6. Use Window-Relative Targeting

  • Anchor to windows: Where possible, find the target window and compute positions relative to its client area to tolerate window movement.
  • Use window controls or accessibility APIs for more reliable interaction than pixel coordinates.

7. Normalize Input Events Order and Timing

  • Keep event order: Preserve the exact sequence of moves, clicks, and keystrokes.
  • Combine move+click into single actions if supported by the target to avoid intermediate unintended states.

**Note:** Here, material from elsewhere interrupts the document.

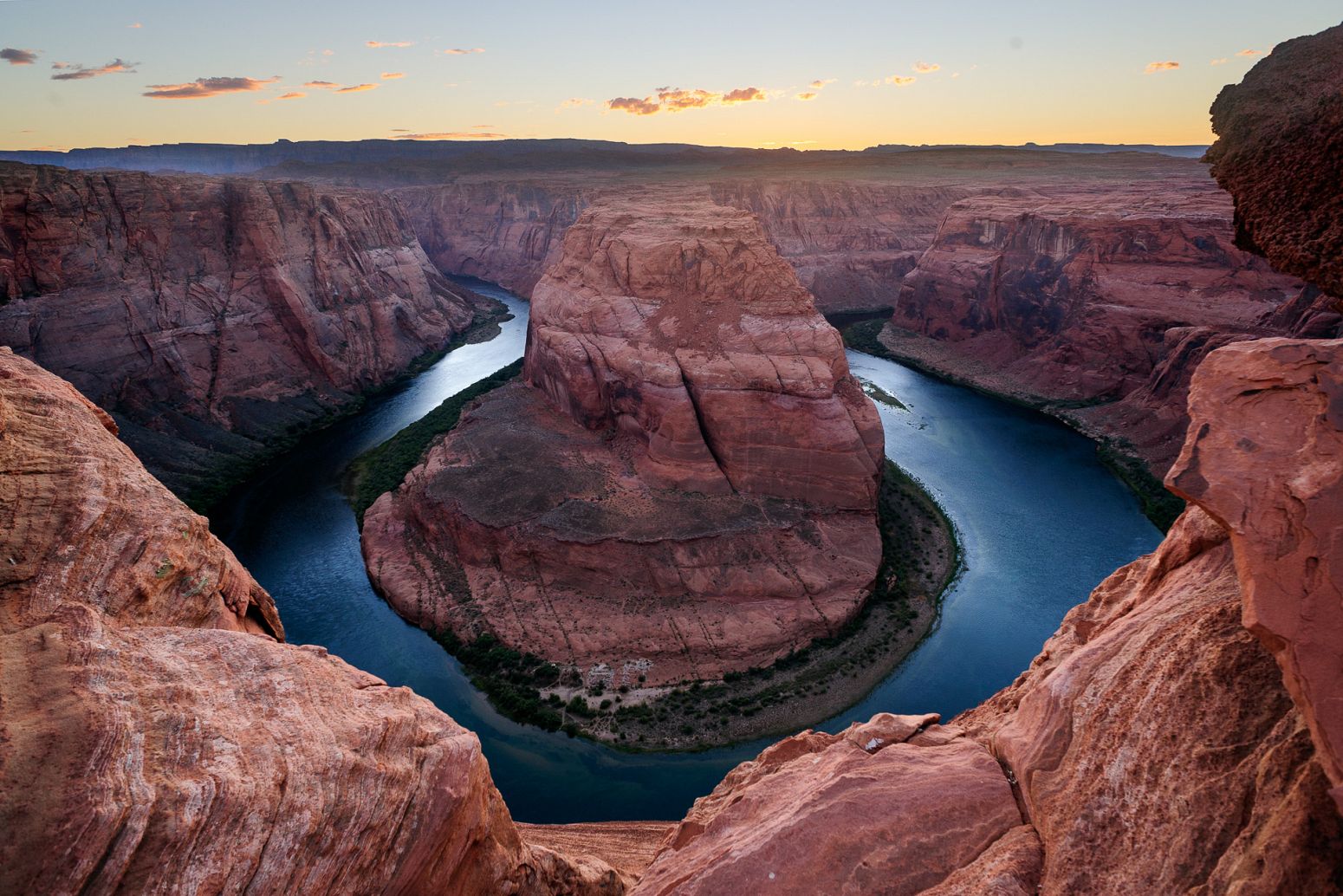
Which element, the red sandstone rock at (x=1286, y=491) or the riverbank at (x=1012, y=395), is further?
the riverbank at (x=1012, y=395)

8. Add Error Handling and Logging

  • Detect failures: Add checks after critical steps (verify window exists, check pixel color or image).
  • Retries and fallbacks: Retry transient actions with backoff; fallback to alternative selectors.
  • Verbose logging: Log timestamps, actions, coordinates, and results to diagnose precision issues.

9. Calibrate and Validate

  • Create a calibration routine that verifies key coordinates (e.g., move to points and confirm via pixel check).
  • Run incremental tests: Validate small script sections before full runs.
  • Record failures and adjust offsets, delays, or selectors accordingly.

10. Offer Configuration and Tuning

  • Expose constants: Make screen offsets, delay multipliers, and retry counts configurable variables at the top of the script.
  • Profile on target machines: Provide recommended settings for different machine classes (fast/slow, high-DPI).

11. Automate Conversion Where Possible

  • Use parsers: Write or use existing parsers to transform Mouse Recorder Pro script logs into target language constructs, preserving timestamps and event types.
  • Create unit tests for converted snippets to ensure behavioral parity.

12. Security and Stability

  • Avoid hard-coded sensitive data.
  • Throttle actions to avoid triggering anti-bot protections or UI rate limits.

Quick Checklist

  • Map coordinate system and DPI
  • Preserve delays; add configurable multiplier
  • Anchor to windows or UI elements
  • Use explicit waits instead of fixed sleeps
  • Keep event order and input types exact
  • Add logging, retries, and validation routines
  • Expose tuning parameters

If you want, I can convert a specific Mouse Recorder Pro script to AutoHotkey or Python as an example—paste the script and I’ll translate it.